One of the oft overlooked aspects of owning investment real estate involves more of a personal touch. As an investor considers a potential purchase various familiar factors come into play. Is the acquisition price right? How much will it take to rehabilitate the property? What will the value be once repaired and most importantly, what’s the current market rent for a home in that neighborhood?

Being a landlord

All these questions are standard issue for the investor and they present themselves in regular intervals as potential projects pop up on the radar screen. But what’s the missing piece here? The investor is soon something else: a landlord. If you’ve never been a landlord, what can you expect?

As rent is paid each month and the bills are paid there has to be a physical exchange of money. Today, many tenants pay their rent online by transferring the monthly amount to the landlord’s account. If not, then it’s the old-fashioned way of putting a check in the mail. Your first landlord job is making sure you get paid on time, every time.

If you don’t get paid on time, every time, now you transition to a sort of bill collector, leaving voicemails and other gentle reminders. Yet if you did your homework correctly, you would never change into a bill collector because you properly vetted your future tenants.

Making sure you get paid on time is making sure you get someone who is both able and willing to pay their rent when due. When reviewing a lease application, make sure you confirm their employment and ask to see a copy of their most recent paycheck stub from their job. In general, rental payments should be somewhere around 30 to 40 percent of a tenant’s gross monthly income.

Review a copy of their credit report. Don’t accept a copy of a report provided by your prospective tenants, there are several online credit reporting agencies that specialize in running credit for landlords.
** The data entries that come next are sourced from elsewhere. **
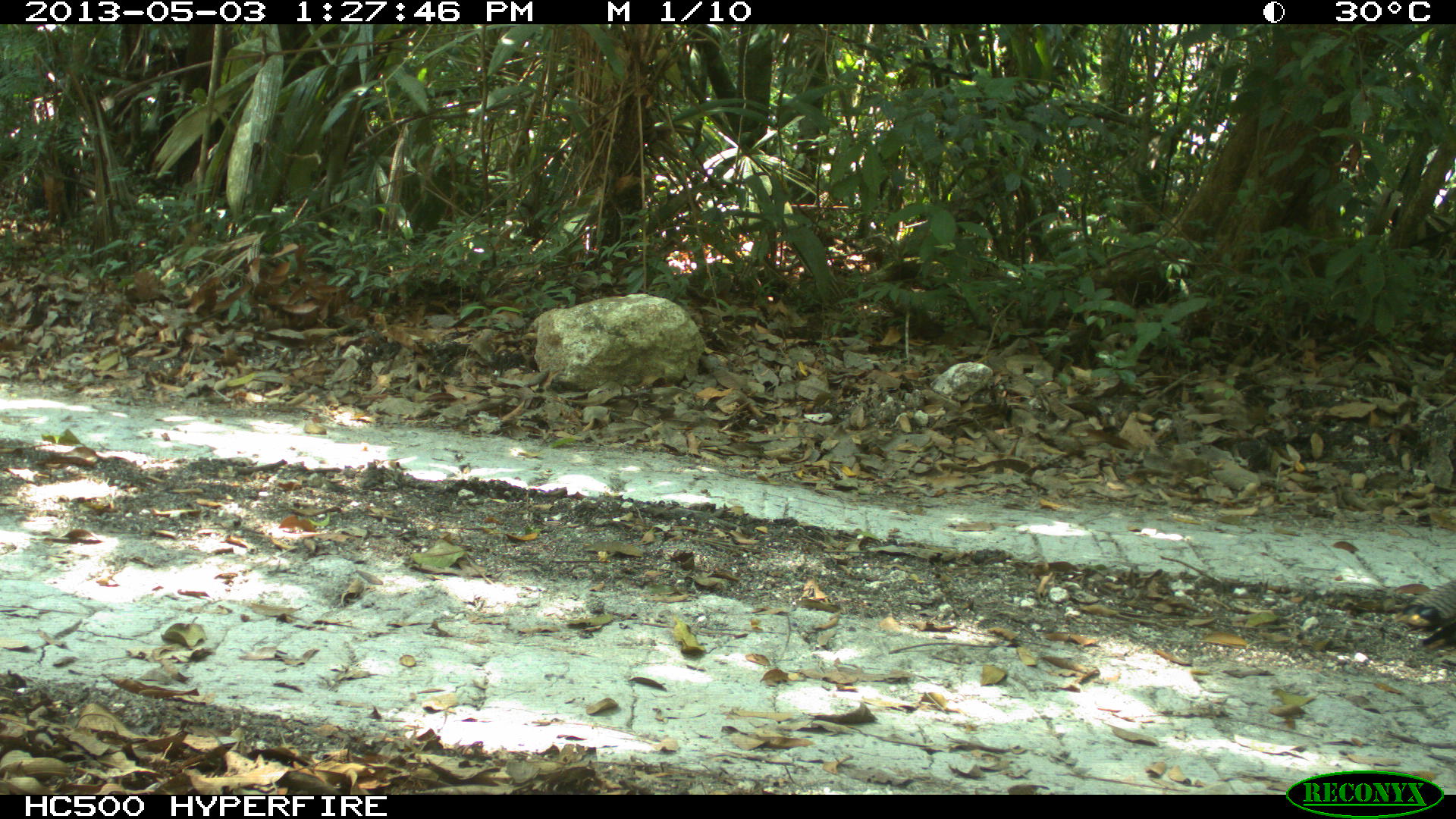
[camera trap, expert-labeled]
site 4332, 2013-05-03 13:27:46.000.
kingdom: Animalia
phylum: Chordata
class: Aves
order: Galliformes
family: Phasianidae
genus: Meleagris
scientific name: Meleagris ocellata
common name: ocellated turkey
Meleagris ocellata (ocellated turkey), count 2.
And finally, contact their previous landlord to see what sort of tenants they were. Are they renting up or renting down? How much did they pay in rent and were they generally good tenants? And speaking of previous landlords, before you sign any lease agreement with them, drive by their current address. Is the property in good shape? Do they appear to take care of their surroundings? How they live now is an indication of how they’ll live in the future.
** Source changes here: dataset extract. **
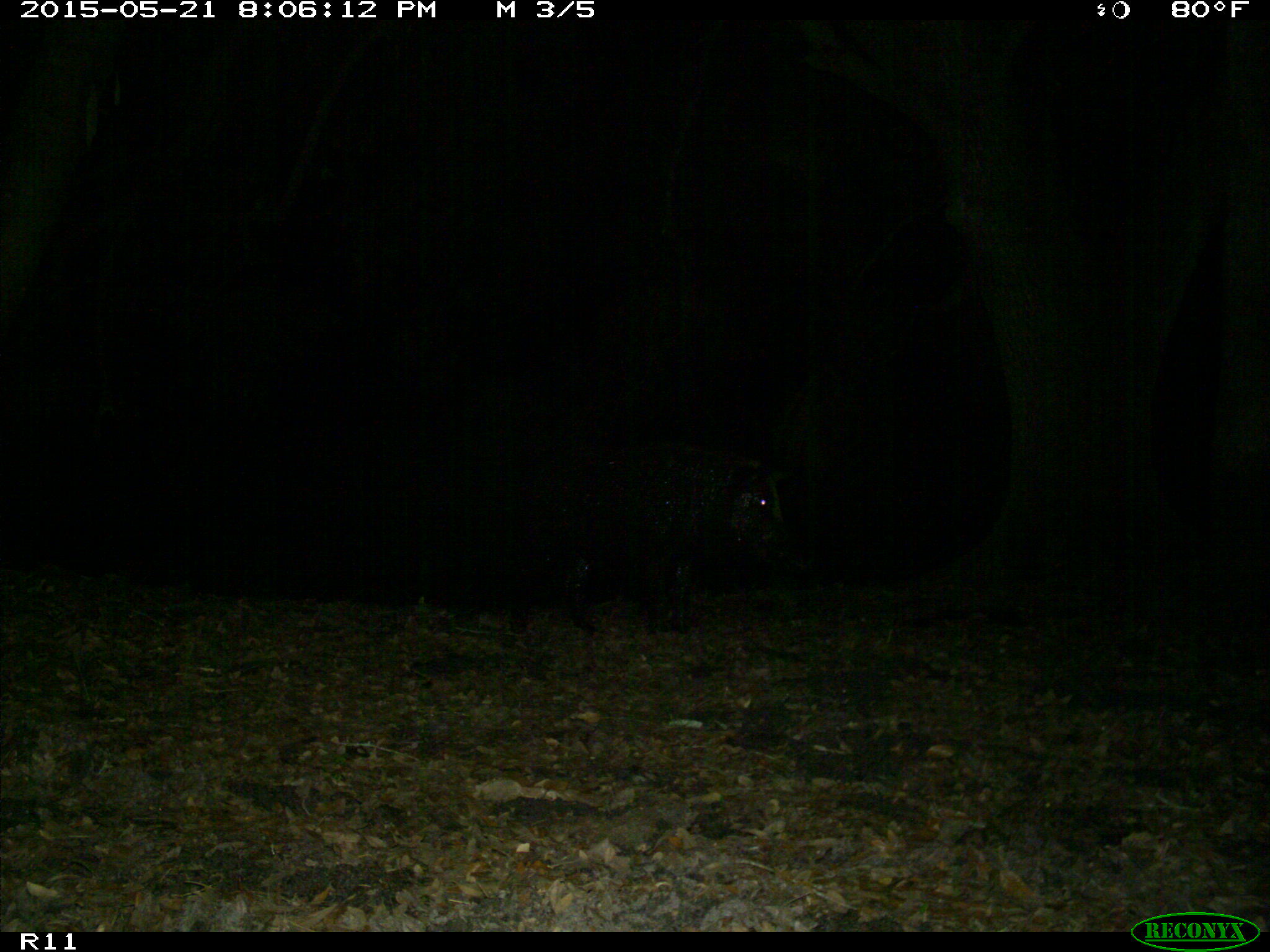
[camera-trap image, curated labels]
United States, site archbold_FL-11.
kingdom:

Finding good tenants also means marketing the property. How will you market the property for rent? There are several online rental portals where you can post your property or you can simply contact a real estate agent to find tenants for you. Using an agent comes in handy because your rental will most always be shown to potential renters at night or on the weekends. If there are other things you’d rather be doing than showing a rental on a Sunday afternoon, an agent might be a good idea.

Finally, you’re the repair person. When the sink stops up or the toilet overflow or the hot water heater no longer heats, you’re the one they call. If you’re handy around the house and can generally fix things that are broken, you can do most of the work yourself.

Getting personal with your investment properties means staying involved long after your purchase is closed and the repairs are completed. Your job is just starting. If all of this doesn’t sound like much fun to you, do what other investors do and hire a property management firm. These companies can provide the full range of tenant management services or you can select some of them “a la carte” style. In fact, if you’re an active investor you should spend more time hunting down projects and less time switching out a garbage disposal by contracting with a property manager.